By the air guide <NUM> being disposed as described above, the positions of the control panel <NUM>, the air guide <NUM>, and the door <NUM> are aligned, and the exterior of the cooking appliance may seem more balanced, and thus the aesthetics of the cooking appliance can be further enhanced.

In this way, the air guide <NUM> is disposed to be biased toward the front side of the front space S in the front space S in order to enhance the aesthetics of the cooking appliance.

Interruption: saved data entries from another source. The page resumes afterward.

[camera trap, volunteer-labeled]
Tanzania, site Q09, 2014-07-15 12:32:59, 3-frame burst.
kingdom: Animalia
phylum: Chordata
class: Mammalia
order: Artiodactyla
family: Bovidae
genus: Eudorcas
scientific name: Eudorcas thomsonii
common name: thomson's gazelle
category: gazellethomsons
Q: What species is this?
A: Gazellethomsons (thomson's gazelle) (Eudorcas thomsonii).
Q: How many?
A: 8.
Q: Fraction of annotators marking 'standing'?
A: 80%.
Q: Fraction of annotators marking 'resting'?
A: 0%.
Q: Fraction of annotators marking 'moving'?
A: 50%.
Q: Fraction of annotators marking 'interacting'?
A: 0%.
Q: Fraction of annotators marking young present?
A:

That is, by being disposed to be biased toward the front side of the front space S in the front space S, the air guide <NUM> of the present embodiment can simultaneously provide an effect of suppressing the generation of a vortex in the front space S and an effect of enhancing the aesthetics of the cooking appliance.

Claim 1:
A cooking appliance comprising:
a main body (<NUM>) having a cooking chamber (<NUM>) therein, the cooking chamber (<NUM>) having an open front side;
an electric component space (<NUM>) disposed above the cooking chamber (<NUM>) and separated from the cooking chamber (<NUM>);
a door (<NUM>) disposed at a front of the main body (<NUM>) and configured to open and close the cooking chamber (<NUM>);
a control panel (<NUM>) disposed above the door (<NUM>) and in front of the electric component space (<NUM>); and
a front panel (<NUM>, <NUM>) between the door (<NUM>) and the cooking chamber (<NUM>) and/or between the door (<NUM>) and the electric component space (<NUM>);
wherein the control panel (<NUM>) is spaced apart from the door (<NUM>) defining a front space (S) therein between, wherein the front space (S) is in front of the front panel (<NUM>, <NUM>); and characterized in that
an air guide (<NUM>) disposed in the front space (S) and between the door (<NUM>) and the control panel (<NUM>) and covering at least a portion of the front panel (<NUM>, <NUM>) from a front side of the front space (S); and
at least one cover protrusion (<NUM>, 250a) protruding from the door (<NUM>) into the front space (S), or at least one cover protrusion (<NUM>, 250a) protruding from the control panel (<NUM>) into the front space (S); and
wherein the cover protrusion (<NUM>, 250a) is configured to guide a position of the air guide (<NUM>) by contacting the air guide (<NUM>) in a horizontal direction and/or a front-rear direction; and
wherein the air guide (<NUM>) is coupled to the cover protrusion (<NUM>, 250a); and
wherein the cover protrusion (<NUM>, 250a) includes:
a fastening portion (<NUM>) coupled to the air guide (<NUM>) and in contact with the air guide (<NUM>) in a vertical direction; and
a guiding portion (<NUM>) configured to contact the air guide (<NUM>) or a rear side of the air guide (<NUM>) in the horizontal direction and/or the front-rear direction to guide the position of the air guide (<NUM>) by contacting the air guide (<NUM>) in the horizontal direction and/or the front-rear direction.